Since the type of requests can differ, the value of this measure is typically not significant, as its an average value. An expensive LDAP query that takes minutes to execute can be masked by hundreds of fast LDAP queries or KDC requests.

The main use of this measure therefore is to monitor the wait time in queue. Any non-zero value indicates that DC has run out of threads.

ATQ threads ldap

Indicates the number of threads used by the LDAP server as determined by LDAP policy.

Number

This measure indicates the number of threads currently servicing LDAP requests. If the value of this measure is unusually high, then look for the following:

  • Expensive or Inefficient LDAP queries
  • Excessive numbers of LDAP queries
  • An Insufficient number of DCs to service the workload (or existing DCs are undersized)
  • Memory, CPU or disk bottlenecks on the DC

Large values for this measure are common but the thread count should remain less than the the value of the ATQ threads total measure.

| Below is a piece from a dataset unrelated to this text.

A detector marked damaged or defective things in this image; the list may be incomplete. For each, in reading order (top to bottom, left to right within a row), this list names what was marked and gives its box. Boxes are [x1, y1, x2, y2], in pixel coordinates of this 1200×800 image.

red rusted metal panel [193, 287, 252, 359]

Also, note that this measure could also report abnormally high values for reasons that are initially triggered by LDAP but are ultimately affected by external reasons. Such reasons are as follows:

  • If the IP address of LDAP pings from clients does not map to an AD site: In this case, the LDAP server performs an exhaustive address lookup to discover additional client IP addresses so that it may find a site to map to the client.
  • If the DC supports LDAP over SSL / TLS: In this case, a user sends a certificate on a session. The server needs to check for certificate revocation which may take some time. This becomes problematic if network communication is restricted and the DC cannot reach the Certificate Distribution Point (CDP) for a certificate.

ATQ thread others

Indicates the number of threads used by other component, in this case KDC.

Number

You can also have external dependencies generating requests that hit the Kerberos Key Distribution Center (KDC). One common operation is getting the list of global and universal groups from a DC that is not a Global Catalog (GC). A 2nd external and potentially intermittent root cause occurs when the Kerberos Forest Search Order (KFSO) feature has been enabled on Windows Server 2008 R2 and later KDCs to search trusted forests for SPNs that cannot be located in the local forest. The worst case scenario occurs when the KDC searches both local and trusted forests for an SPN that can’t be found either because the SPN does not exist or because the search focused on an incorrect SPN.

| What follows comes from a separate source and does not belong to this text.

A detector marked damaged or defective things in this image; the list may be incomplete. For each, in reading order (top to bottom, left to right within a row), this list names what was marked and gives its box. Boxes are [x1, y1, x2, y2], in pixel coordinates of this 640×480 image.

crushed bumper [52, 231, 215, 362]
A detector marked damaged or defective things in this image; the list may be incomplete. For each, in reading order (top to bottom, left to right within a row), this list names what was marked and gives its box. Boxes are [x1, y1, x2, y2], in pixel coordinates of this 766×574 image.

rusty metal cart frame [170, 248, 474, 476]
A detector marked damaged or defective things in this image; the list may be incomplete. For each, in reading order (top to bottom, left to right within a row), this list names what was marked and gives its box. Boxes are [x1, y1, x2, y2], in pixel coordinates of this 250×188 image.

Memory dumps from in-state KDCs will reveal a number of threads working on Kerberos Service Ticket Requests along with pending RPC calls to remote domain controllers.

ATQ threads total

Indicates the total number of threads that are currently allocated.

Number

This measure tracks the total number of threads from the ATQ threads ldap and ATQ threads other measures. The maximum number of threads that a given DC can apply to incoming workloads can be found my multiplying the product of MaxPoolThreads times the number of logical CPU cores. MaxPoolThreads defaults to a value of 4 in LDAP Policy and should not be modified without understanding the implications.

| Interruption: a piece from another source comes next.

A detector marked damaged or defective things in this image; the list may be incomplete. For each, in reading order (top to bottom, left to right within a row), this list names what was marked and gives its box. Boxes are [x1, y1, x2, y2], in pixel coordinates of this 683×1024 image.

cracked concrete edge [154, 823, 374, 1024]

Compare the value of this measure with the value of the ATQ threads ldap and ATQ threads other measures. If the ATQ threads ldap measure equals this measure in value then it implies that all of the LDAP listen threads are stuck processing LDAP requests currently. If the ATQ threads other measure equals this measure in value, then it means that all of the LDAP listen threads are busy responding to Kerberos related traffic.

Similarly, note how close the current value for this measure is to the max value recorded in the trace and whether both values are using the maximum number of threads supported by the DC being monitored. If so, it’s a sure sign of a potential overload.